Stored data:
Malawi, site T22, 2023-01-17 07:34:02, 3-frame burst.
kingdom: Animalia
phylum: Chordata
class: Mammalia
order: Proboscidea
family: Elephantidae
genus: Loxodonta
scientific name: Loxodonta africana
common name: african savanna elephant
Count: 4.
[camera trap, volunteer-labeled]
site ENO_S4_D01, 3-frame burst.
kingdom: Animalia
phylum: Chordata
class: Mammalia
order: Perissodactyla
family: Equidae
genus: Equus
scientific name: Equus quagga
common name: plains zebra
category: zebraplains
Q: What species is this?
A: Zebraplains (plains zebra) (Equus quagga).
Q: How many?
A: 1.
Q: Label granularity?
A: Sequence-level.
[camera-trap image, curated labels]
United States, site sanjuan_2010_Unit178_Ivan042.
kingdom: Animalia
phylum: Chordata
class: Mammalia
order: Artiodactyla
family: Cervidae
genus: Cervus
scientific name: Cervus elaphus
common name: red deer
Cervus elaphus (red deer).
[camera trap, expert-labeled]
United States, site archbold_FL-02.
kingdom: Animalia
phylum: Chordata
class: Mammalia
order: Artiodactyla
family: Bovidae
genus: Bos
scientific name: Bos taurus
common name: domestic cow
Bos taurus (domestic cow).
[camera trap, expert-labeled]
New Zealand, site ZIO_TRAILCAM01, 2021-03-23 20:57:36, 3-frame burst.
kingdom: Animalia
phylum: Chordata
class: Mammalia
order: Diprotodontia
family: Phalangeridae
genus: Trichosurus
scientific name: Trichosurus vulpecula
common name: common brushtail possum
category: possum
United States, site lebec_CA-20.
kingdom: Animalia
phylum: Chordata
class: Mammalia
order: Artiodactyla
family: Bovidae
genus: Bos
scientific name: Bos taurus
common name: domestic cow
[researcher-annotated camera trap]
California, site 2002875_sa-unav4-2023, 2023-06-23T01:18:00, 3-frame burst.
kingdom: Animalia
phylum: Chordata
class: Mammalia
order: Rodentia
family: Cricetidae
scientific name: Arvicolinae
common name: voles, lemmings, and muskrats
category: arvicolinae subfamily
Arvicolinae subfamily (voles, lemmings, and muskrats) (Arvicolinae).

(TASK):
Now that the records have been shown, restate each one word for word.

(RESPONSE FOR THIS EXERCISE):
Malawi, site T22, 2023-01-17 07:34:02, 3-frame burst.
kingdom: Animalia
phylum: Chordata
class: Mammalia
order: Proboscidea
family: Elephantidae
genus: Loxodonta
scientific name: Loxodonta africana
common name: african savanna elephant
Count: 4.
[camera trap, volunteer-labeled]
site ENO_S4_D01, 3-frame burst.
kingdom: Animalia
phylum: Chordata
class: Mammalia
order: Perissodactyla
family: Equidae
genus: Equus
scientific name: Equus quagga
common name: plains zebra
category: zebraplains
Q: What species is this?
A: Zebraplains (plains zebra) (Equus quagga).
Q: How many?
A: 1.
Q: Label granularity?
A: Sequence-level.
[camera-trap image, curated labels]
United States, site sanjuan_2010_Unit178_Ivan042.
kingdom: Animalia
phylum: Chordata
class: Mammalia
order: Artiodactyla
family: Cervidae
genus: Cervus
scientific name: Cervus elaphus
common name: red deer
Cervus elaphus (red deer).
[camera trap, expert-labeled]
United States, site archbold_FL-02.
kingdom: Animalia
phylum: Chordata
class: Mammalia
order: Artiodactyla
family: Bovidae
genus: Bos
scientific name: Bos taurus
common name: domestic cow
Bos taurus (domestic cow).
[camera trap, expert-labeled]
New Zealand, site ZIO_TRAILCAM01, 2021-03-23 20:57:36, 3-frame burst.
kingdom: Animalia
phylum: Chordata
class: Mammalia
order: Diprotodontia
family: Phalangeridae
genus: Trichosurus
scientific name: Trichosurus vulpecula
common name: common brushtail possum
category: possum
United States, site lebec_CA-20.
kingdom: Animalia
phylum: Chordata
class: Mammalia
order: Artiodactyla
family: Bovidae
genus: Bos
scientific name: Bos taurus
common name: domestic cow
[researcher-annotated camera trap]
California, site 2002875_sa-unav4-2023, 2023-06-23T01:18:00, 3-frame burst.
kingdom: Animalia
phylum: Chordata
class: Mammalia
order: Rodentia
family: Cricetidae
scientific name: Arvicolinae
common name: voles, lemmings, and muskrats
category: arvicolinae subfamily
Arvicolinae subfamily (voles, lemmings, and muskrats) (Arvicolinae).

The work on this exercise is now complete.